「莉生、最近、よく考え事してるよな」



「べつに」



って、上谷に答えたものの。



あー、もう、自分に腹が立つ……!



アリスに弟扱いされて、どうしようもなくイラついた。



だからって、アリスを傷つけてどうすんだよ……。



アリスにやつあたりするとか、最低だろ。



アリスと一緒に生活してると、自分が健全な男子高校生だってことを、嫌というほど思い知らされる。



気を抜いたら、きっとアリスを押し倒す。



アリスの小さな仕草のひとつひとつに、心臓をひねりつぶされて、それなのに全く男として見られてない現実に、苦しくなる。

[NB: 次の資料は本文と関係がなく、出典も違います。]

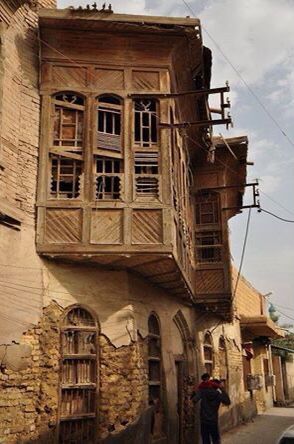 Pakistani Architecture, Baghdad Iraq, Arab Culture, Old Egypt, Vernacular Architecture, Indian Architecture, Architecture Old, Baghdad, Ancient Architecture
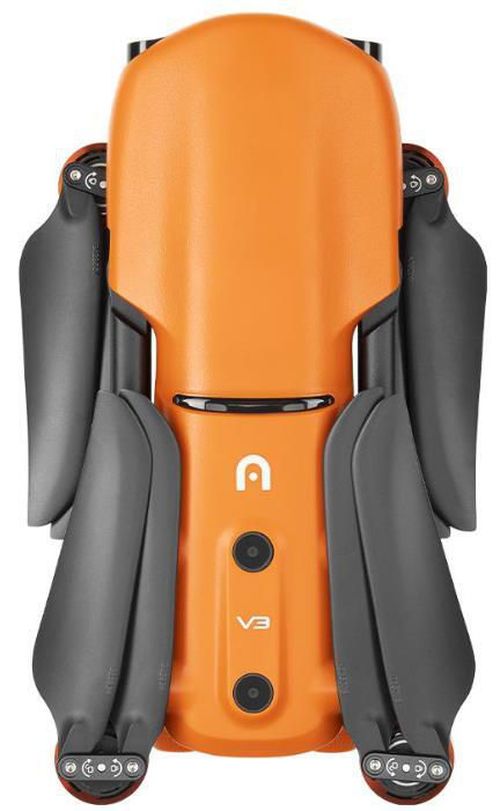cumpără Dronă Autel EVO II Dual Rugged Bundle (640T) V3 Orange (102001518) în Chișinău 
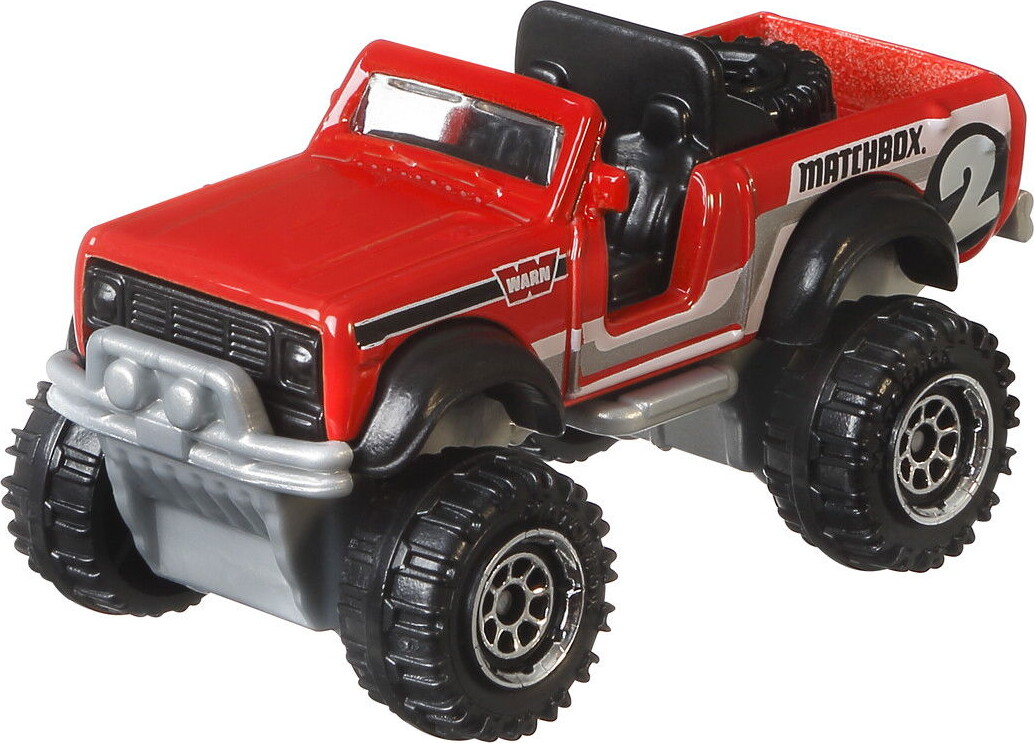 Matchbox Biler - Top Gun Maverick - 5 Stk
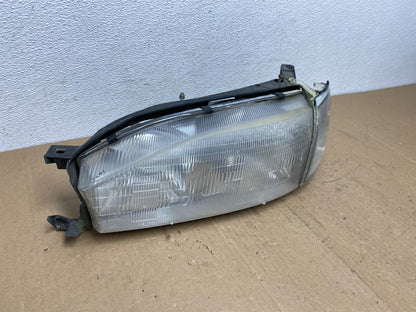 1992 1993 1994 Toyota Camry Left Driver LH Halogen Headlight AC5758 DW2
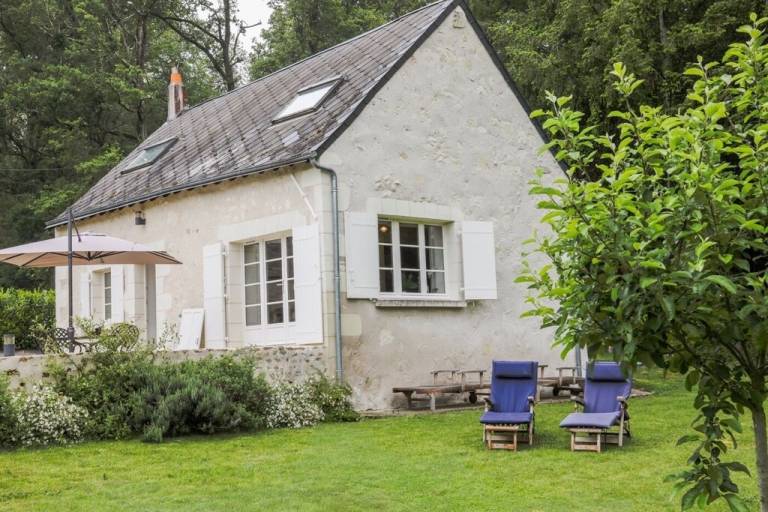 Maison de vacances  Continvoir
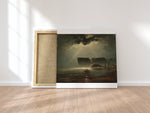 Fra Nordkapp - Peder Balke - Plakatbar.no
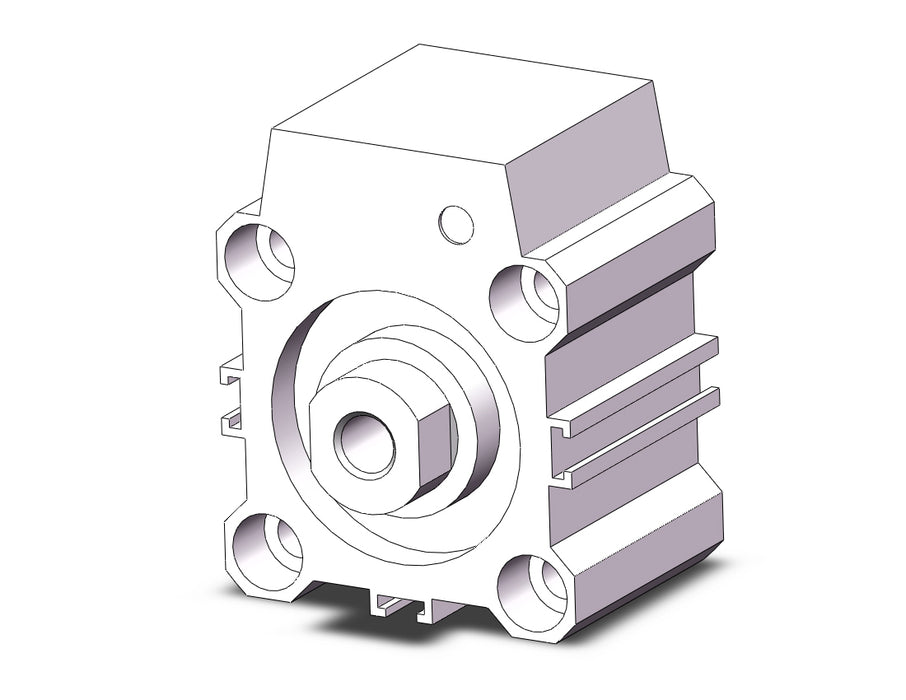 CQP2B32-10DC Compact Cylinder, CQ2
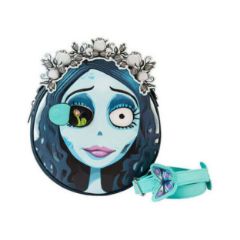 Picture of Loungefly Warner Bros: Corpse Bride - Emily Crossbody (WBTB0002)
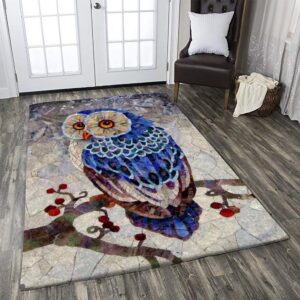 Owl Rug Carpet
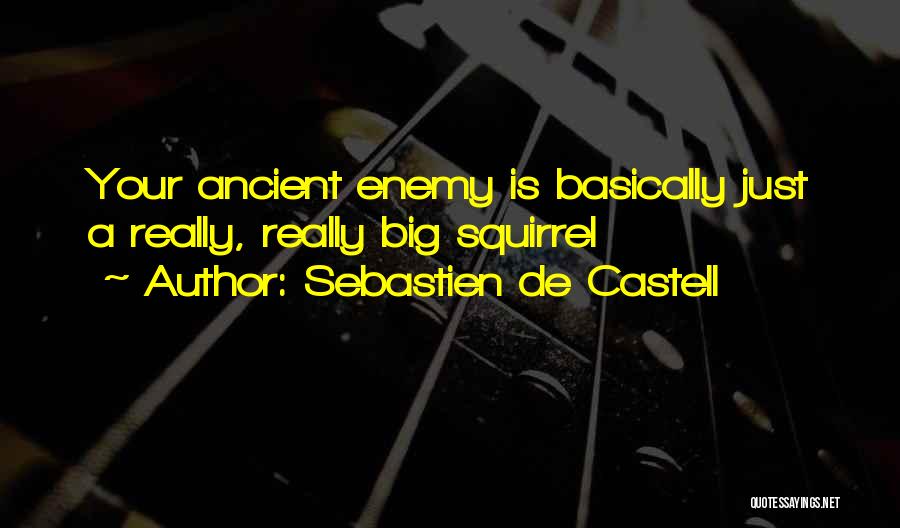 Sebastien De Castell Quotes 666747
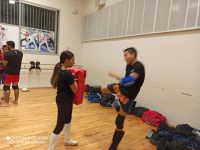MK7 - מואי תאי וקרב מגע קרב – Krav Maga איגרוף תאילנדי Muay Thai  ראשון לציון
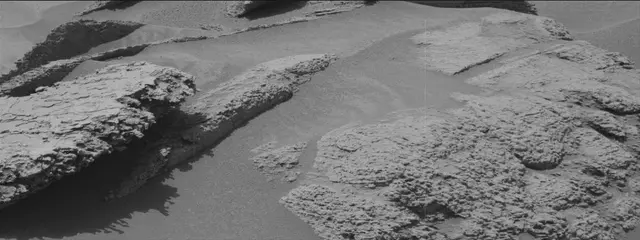 Sol 3599: Mast Camera (Mastcam)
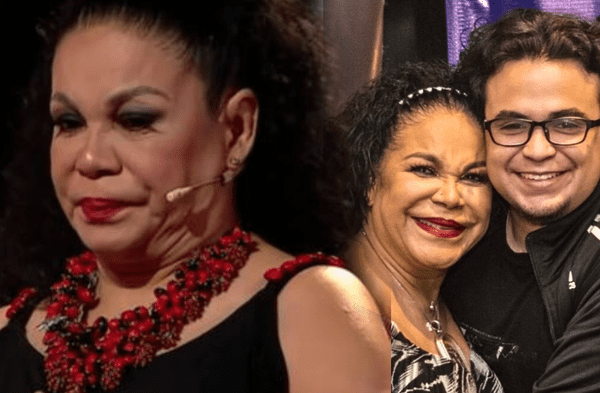 Eva Ayllón no fue a la boda de su hijo y su mensaje en redes desata rumores de conflicto wapa.pe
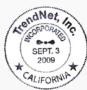 TRENDNET TI-BG108 - 3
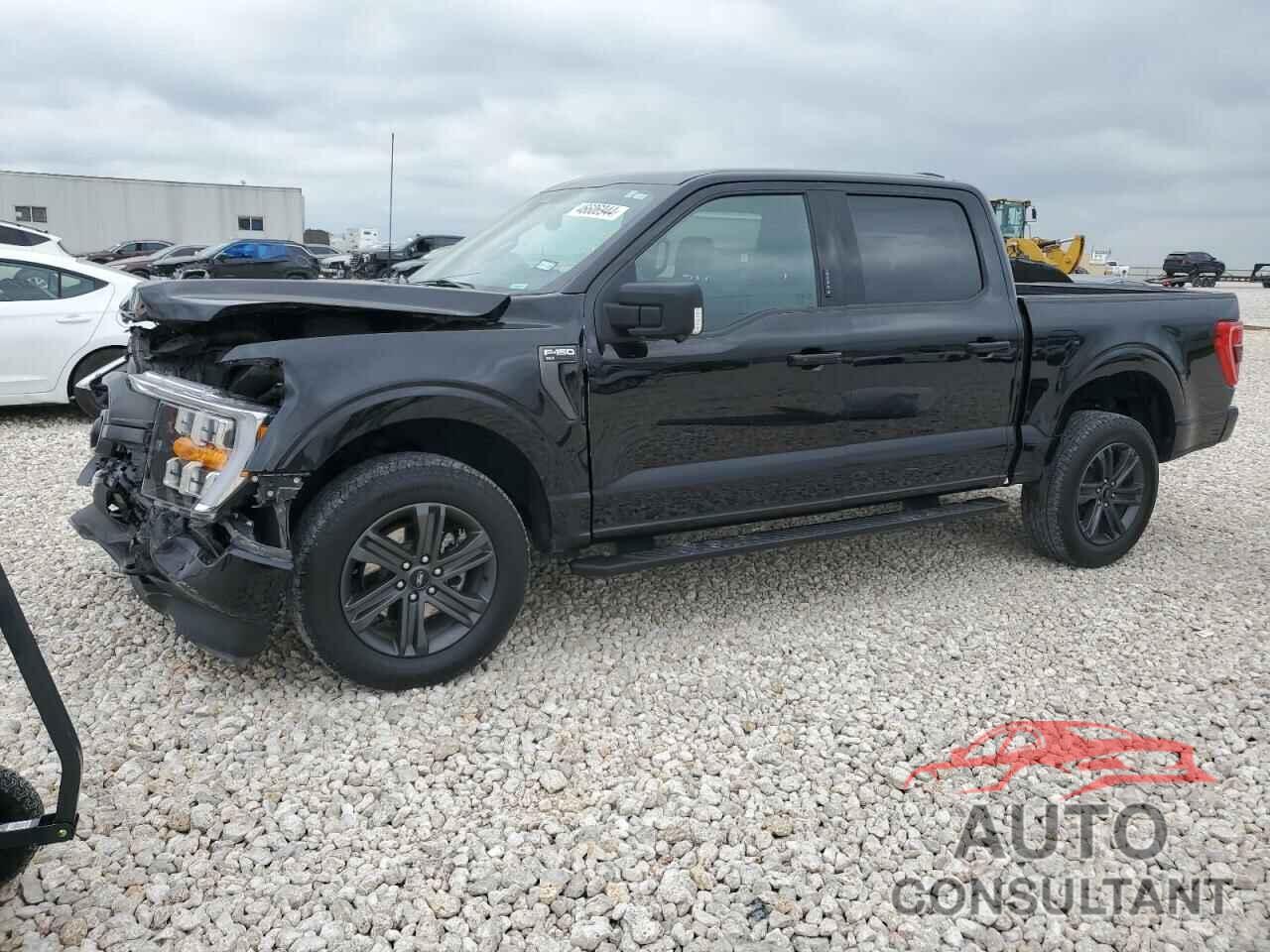 FORD F-150 2023 - 1FTFW1E83PKD16827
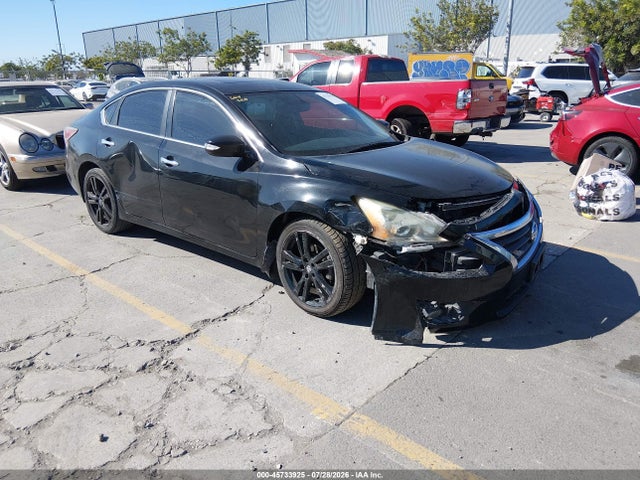 Nissan Altima 3.5 Sl 2015 1N4BL3APXFC198631 головне зображення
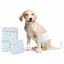 PROMOTION Protection Hygiénique Jetable pour Chien Mâle 30 pcs Blanc S 430630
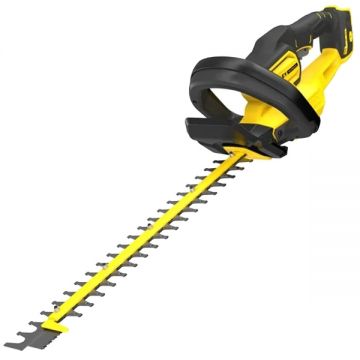 Stanley  SFMCHT855B - Masina de tuns gard viu fara acumulatori si incarcator Li-Ion 18 V - Ah 55 cm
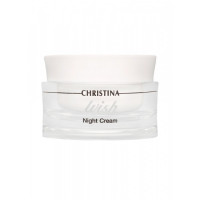 Нічний крем для обличчя Christina Wish Night Cream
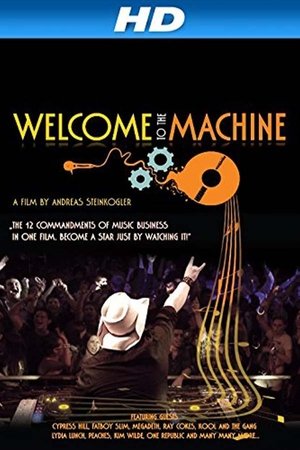 Welcome to the Machine Poster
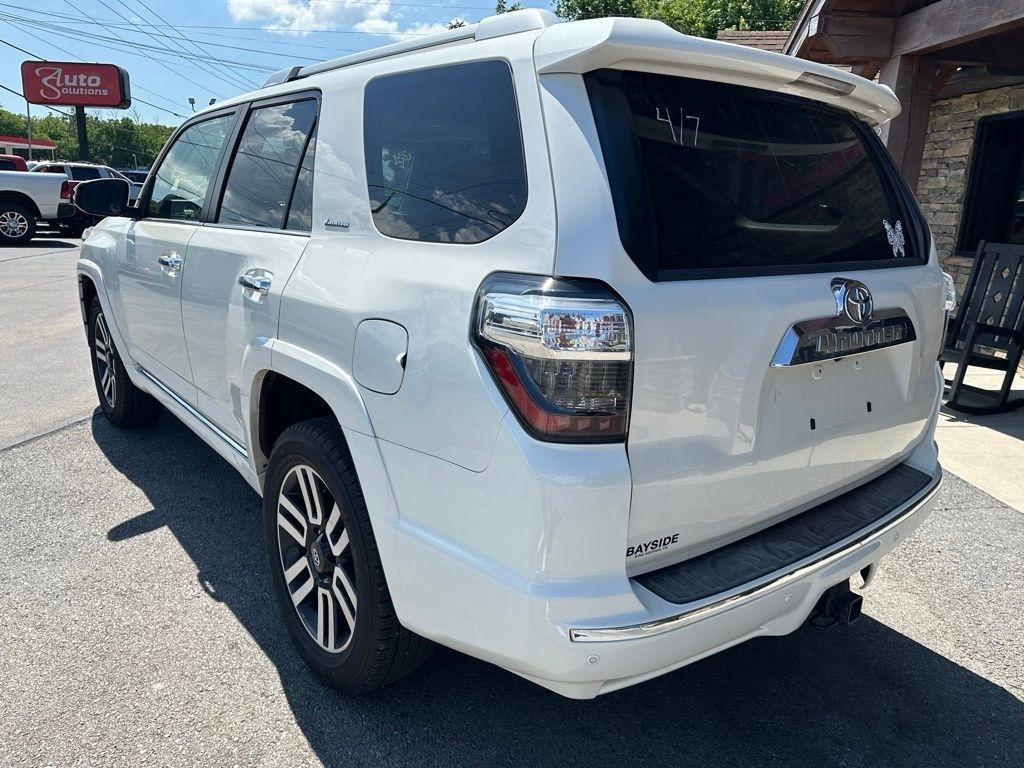 Toyota 4Runner TRD Off Road Premium 4WD (Natl) 2019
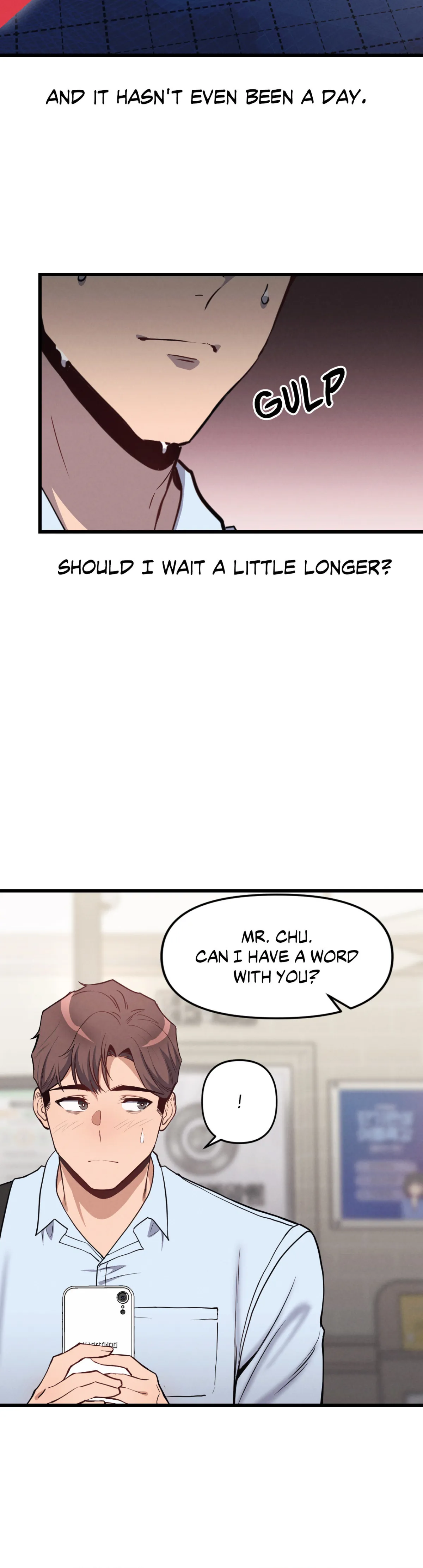 Overnight Success Chapter 5 page 22 -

アリスと一緒にいると、感情のコントロールが全然できない。



もう、何をしていてもアリスのことが頭から離れない。



あんなにかわいい生き物と一緒に暮らすとか、いろいろ通り越して、恐怖でしかない。



こんな調子で、俺、大丈夫なのか?



アリスは義理の姉なのに。



いや、ダメだろ。全然ダメだろ。



アリスのこと、怖がらせて、怯えさせて。



マジで、なにやってんだよ。



そもそも、昨日のアリスはなんだったんだ?



昨日、家に帰ったらドラマで女優が着てるようなフワフワのルームウェアを着て、髪をおろしたアリスがいた。



なんだったんだ、あの可愛い生き物は?



あいつ、マジで俺の心臓を爆破させるつもりなのか?



こっちは、アリスへの気持ちを押さえるのに必死なのに、へらっと笑って弟扱いしてくるし。



動揺しすぎて、まともに目が合わせられなかった。


いや、だから! 可愛いよ、アリスは。



めちゃくちゃ可愛いよ。



ジャージ姿でも、トドみたいに転がってても、可愛いんだよっ。



そんなアリスが、あんなカッコで俺に料理つくるとか、俺の心臓、爆発するだろ。



殺す気か! っつうか、一瞬で心臓をひねり潰されたっつうの!



緊張しすぎて、まともに会話はできないし、目も合わせられないし。



アリスを怖がらせるつもりも、傷つけるつもりもなかったのに……。



アリスのことを押し倒しそうになるのを、限界ギリギリで我慢してんだよ。



部屋にこもるしかないだろ。



とにかく、完全に俺が悪い。



こうしてる間にも、アリスが傷ついているのかと思うと、いてもたってもいられない。